Poetry is not, of course, the only one of love’s products. In class I also discuss Dorothy Tennov’s notion of “limerence,” the intense feelings experienced when one finds oneself irretrievably and irrevocably in love. Tennov usefully catalogs some peculiarities of limerence, not the least of which is that people experiencing it seem, more or less, incapable of attending to anything else. As Tennov renders it, the object of one’s love dominate one’s thoughts, intruding into, and interfering with, all other aspects of life, resembling a kind of addiction, as the lover craves the loved. Further, people experiencing limerence spend inordinate amount of time dissecting their would-be lover’s words and deeds for signs that their feelings are, or are not, reciprocated. Tennov also suggests that limerence causes a certain amount of failure to engage with reality, seeing hope for the possibility of a relationship where a more dispassionate appraisal would suggest there is little, or none.
All these symptoms might persuade a potential mate of the depths of one’s feelings, but, if all of this is right, then being in love imposes some serious costs. The obsessions of love seems to radically tilt tradeoffs toward the pursuit of the target of one’s affection and away from nearly everything else.

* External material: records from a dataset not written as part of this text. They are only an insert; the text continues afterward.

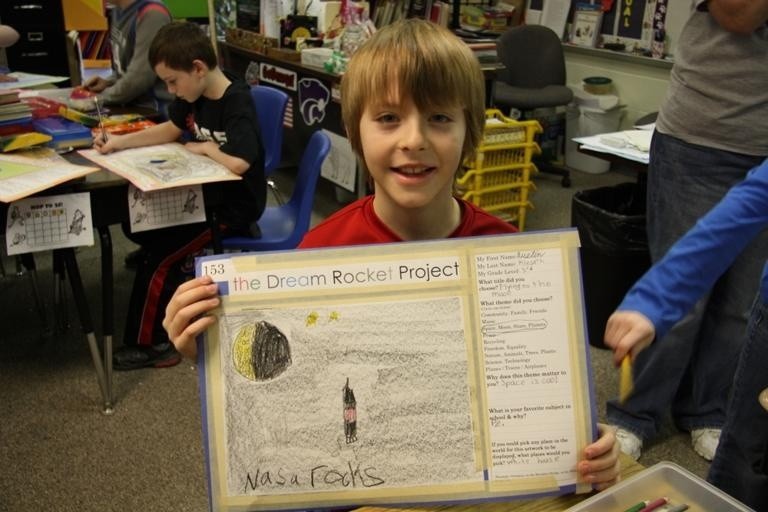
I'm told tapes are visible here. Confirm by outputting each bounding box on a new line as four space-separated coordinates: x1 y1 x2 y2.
583 77 612 94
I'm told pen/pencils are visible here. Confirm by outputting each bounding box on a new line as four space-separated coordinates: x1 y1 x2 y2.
94 96 108 143
623 497 690 512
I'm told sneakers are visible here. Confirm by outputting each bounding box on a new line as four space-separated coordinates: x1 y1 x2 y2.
113 343 180 370
617 428 721 460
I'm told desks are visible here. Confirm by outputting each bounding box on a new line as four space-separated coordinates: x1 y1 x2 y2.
571 122 656 179
216 40 374 202
0 145 222 415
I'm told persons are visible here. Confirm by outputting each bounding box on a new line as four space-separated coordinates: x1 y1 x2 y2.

Certainly an argument can be made about the importance of pursuing a mate, but the symptoms of limerence, and the sorts of (fictional, true) examples above make it look as though love pushes us, at least on occasion, too far.
Further, some might argue that Frank’s argument suffers to the extent that it’s right. That is, suppose love does, in fact, cause someone to stay with their current mate even when a better option comes along. If love has this effect on decision making, then the benefits of signaling commitment would have to be relatively large to offset these potential costs. Still, to the extent feelings of love genuinely foreclose alternative options in the service of signaling commitment, a potentially treacherous tradeoff is being made. The details, of course, ought to matter. How likely is a better alternative to come along? If one does, how much better is the alternative likely to be? Love’s loyalty makes the most sense in a world in which the next best option is only marginally better than the status quo. Does love look so peculiar to us in part because of the modern world’s greater vocabulary of possible lovers? In ancestral environments, if the variance were lower, then commitment might have constituted a potentially less costly tradeoff.
To end by returning to arguably the most famous love story of all time, what are we to make of the impact of the detritus of love denied, when happily ever after eludes us? That is, if love is a commitment device, when love passes out of reach, why does it persist and torment – causing both Romeo and Juliet to endure the greatest of all fitness costs – rather than gracefully simply fading away? The agony of unrequited love, so paralyzingly horrible, seems absurdly counterproductive, in addition to, from the point of view of the unsuccessful suitor, transcendentally painful. As an adaptive matter, it would seem that the right response to doomed courtship is resuming the search; the worst response is lover’s leap, the course favored by so many. Even those who have resisted paying the ultimate price when their favored mate proves out of reach, the aftermath of rejection seems to pose enormous costs in the form of withdrawal from life’s other pursuits. The dejection of the spurned appears as painful as it is unproductive. If there is a crueler burden with which we have been saddled by evolution than the agony of a broken heart, it is hard to imagine what it might be.